# high definition audio bus driver problem



## the_dinesh

hey seniors!
i got this problem from 5 days, my sound card driver is of realtek and it is not installed on computer.
it used to work but from 5 days it has stopped.
i tried to uninstall or reinstall or update the driver but it says "failed to uninstall the device, the device may be required to boot up the computer" but it never uninstall even if i re-start the computer. what to do seniors?


----------



## voyagerfan99

Go to the support website for your computer manufacturer and try downloading the driver for the audio/sound.

If you need more help, post back here with your computer make and model.


----------



## johnb35

Look in system devices to see if you have an item labeled as "Microsoft UAA bus driver for high definition audio".  If you don't then that needs to be installed first before your sound card driver can get installed.


----------



## the_dinesh

johnb35 said:


> Look in system devices to see if you have an item labeled as "Microsoft UAA bus driver for high definition audio".  If you don't then that needs to be installed first before your sound card driver can get installed.



dear sir, plz be more specific where to search fot that "Microsoft UAA bus driver for high definition audio". and how to install it?

thanxxxxxxxxxxx.


----------



## kimsland

the_dinesh said:


> dear sir, plz be more specific where to search fot that



Yes here you go 


voyagerfan99 said:


> If you need more help, post back here with your computer make and model.


----------



## the_dinesh

kimsland said:


> Yes here you go



Motherboard - Intel 945
CPU - 3.2Ghz Intel
Memory - 2GB DDR2 (2x 1gb)
Hard Drives - 250GB Seagate
DVD Drive - Lite-On
DVD Burner - Lite-On
Power Supply - 550w
Display- 19" Samsung


Dats all i know.


----------



## kimsland

There is an excellent thread HERE 
Regarding a _similar_ fault

The Fix was to do these things:
Update all MS Security Updates and Service Packs
Update: "Universal Audio Architecture" from MS HERE 
Remove any "Filter Class" drivers from Device Manager (Start>Run> devmgmt.msc) Note: in this case it was the "_Logitech media class filter_"
Then download and install the latest audio driver from your Manufacture support page

I hope that helps, please let us know


----------



## johnb35

the_dinesh said:


> dear sir, plz be more specific where to search fot that "Microsoft UAA bus driver for high definition audio". and how to install it?
> 
> thanxxxxxxxxxxx.



Look in device manager under system devices to see if you have that item listed.


----------



## the_dinesh

johnb35 said:


> Look in device manager under system devices to see if you have that item listed.

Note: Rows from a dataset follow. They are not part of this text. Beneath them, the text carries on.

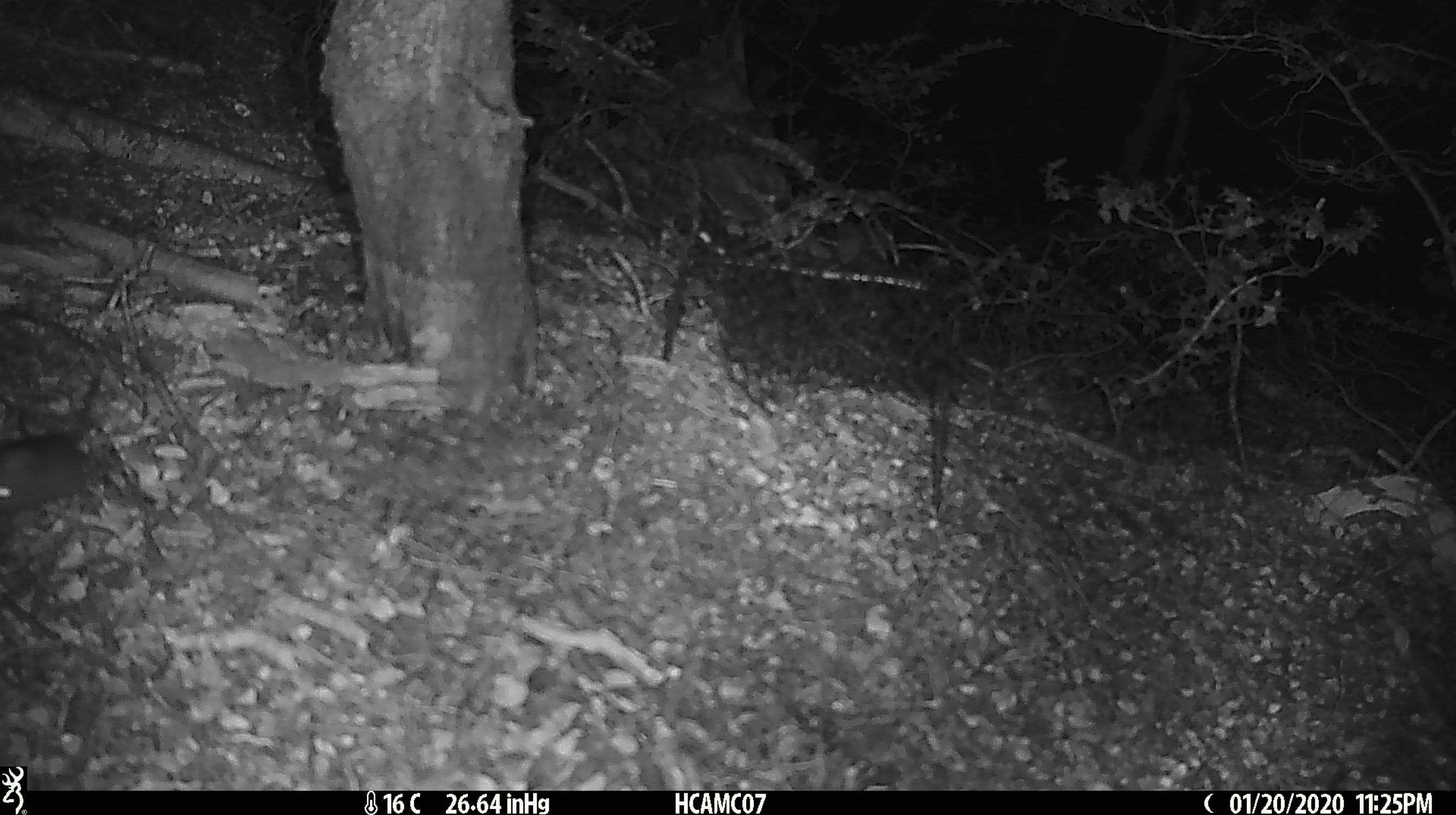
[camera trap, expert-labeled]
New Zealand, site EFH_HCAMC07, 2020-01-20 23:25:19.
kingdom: Animalia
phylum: Chordata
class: Mammalia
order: Rodentia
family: Muridae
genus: Mus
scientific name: Mus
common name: mouse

yes sir, i found that in system device, it is installed. now what sud i do?


----------



## johnb35

Well, you either have a bad motherboard for the onboard sound or the download for the driver is corrupt.  What about buying a separate PCI soundcard?


----------



## KrisM

What operating system are you using, and at what SP level?


----------



## voyagerfan99

KrisM said:


> What operating system are you using, and at what SP level?



Please don't dig up old threads. The OP hasn't posted here in over two weeks.

Thanks


----------



## kimsland

OP never stated thread was resolved
2 weeks is not that long (although I never do this) But member KrisM may have some more specific support to give

The reply is ok


----------



## KrisM

K  :d


 - wouldn't know until I knew opsys.  I've used everything since 3.11 - but that in itself doesn't mean anything


----------